(texto escrito e postado no Facebook em 2018 e adaptado em 2020 para este blog).
As lembranças são formativas porque construíram corpo/pensamento.
Eu gosto muito de dançar. Alguns de
vocês já sabem disso. Sejam as danças populares do Brasil e pops internacionais assim como me dedicar a
um estilo de dança específico. Tenho uma trajetória nas danças formais, apesar
de estar em falta por motivos vários nos últimos tempos. Mas este é outro
assunto.
Nessa minha reflexão sobre o gosto pela dança percebi que minha lembrança mais antiga sobre o movimento dançado e que me marcou profundamente foi quando Carla Perez surgiu. É verdade, fiquei fascinada com a desenvoltura da baiana se requebrando. Achei muito diferente de tudo que tinha visto, eu contava nesta época os meus sete anos. Daí também dá para entender meu gosto pelas danças e músicas pops. Foi essa cultura que marcou minha infância dos sete aos oito anos, não porque não houvessem outros elementos, mas essa foi bem presente e influenciadora, o axé baiano estava com tudo no início dos anos 90
Com nove, outras presenças se deram pois foi quando entrei para a minha primeira escola de dança. A primeira marca de gosto pela dança foi mesmo com a Carla Perez. Falo com graça e seriedade aqui. Nada se comparava ao entusiasmo que eu sentia ao ver Carla Perez dançando. Carla Perez! e não Débora Brasil. Achava a Débora muito contida, econômica nos movimentos, mesmo dando para perceber que ela também tinha vocação. A Carla não, a Carla dançava tudo que ela podia dançar e isso me fascinava. Ela parecia ter muito gosto pelo que fazia e sabia que era boa. Sua segurança me chamava atenção com a mesma força que seus movimentos e, acredito, que uma coisa alimentava a outra.

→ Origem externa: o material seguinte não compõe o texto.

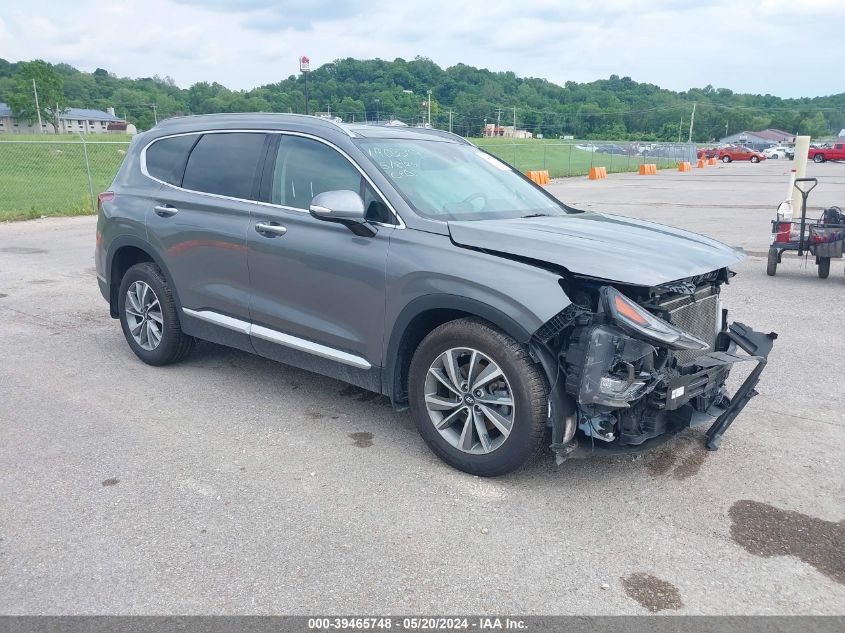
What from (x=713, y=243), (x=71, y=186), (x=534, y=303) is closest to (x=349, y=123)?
(x=534, y=303)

Era experimentação pura de movimentos
quando eu dançava as danças da Carla Perez, além de diversão com as amigas na
época. Lembro-me de na casa de uma dessas amigas (não é você Marcelinha)

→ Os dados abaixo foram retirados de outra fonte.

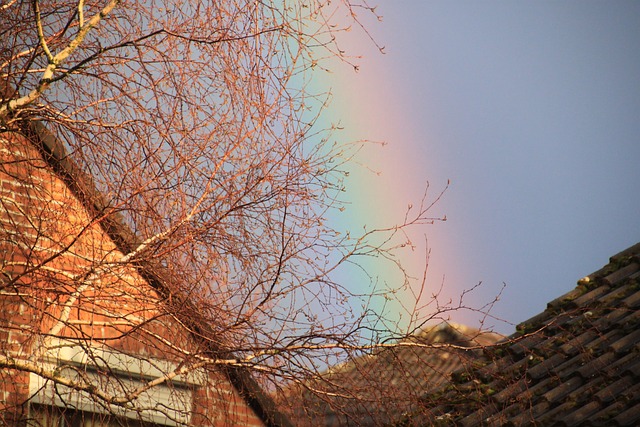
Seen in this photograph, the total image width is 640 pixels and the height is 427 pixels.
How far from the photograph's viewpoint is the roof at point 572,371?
6.04 metres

dançando o “Segura o tchan”, eu explicando para a amiga que não era só o
movimento com as mãos que fazia “tchan tchan tchan tchan” tinha que usar pelve
e quadril também. A irmã mais velha dela ao passar por acaso por nós que
ajustávamos os passos no momento, olhou para mim e disse “Igualzinho! É assim
mesmo”. Fiquei orgulhosa de mim, verdadeiramente.
Como eu já tinha exercitado vários
movimentos coreográficos a partir de Carla Perez foi muito difícil para mim
quando surgiu a Thalia. Minha segunda fascinação da infância. A mexicana não
sabia dançar. Além de não saber dançar, o que ela tentava era ruim, mas meus
olhos de fã fascinada não davam tamanha importância à falta de jeito dela. Foi
difícil para mim adaptar a movimentação volumosa, vigorosa e harmônica de Carla
ao "desengonçamento" inacreditável de Thalia. A intérprete de Maria
do Bairro (foi aí que minha paixão por ela começou - e ficou) era tão convincente em sua
falta de jeito que comecei a levar mais uma vez para o lado experimental.
Minimizar e desajustar o movimento propositalmente era o meu desafio
coreográfico, já que por conta da minha habilidade e pelo modelo de dança que
tive a partir do modo “Carla Perez’ eu saberia fazer - o que Thalia tentava -
no ritmo e de maneira harmoniosa.
Trago estas memórias para afirmar a cultura popular e sair da contradição artificial entre popular e a criação de pensamento. Podemos fazer análises sobre a cultura midiática e massificadora das subjetividades, mas neste texto a intenção não é esta. Aqui, pelo inusitado e gracejo, pretendi dizer do valor de descobrir a dança, de descobrir uma sensibilidade que meu corpo tem desde criança e desierarquizar a cultura.
Vamos desdobrar esta ideia em outros posts.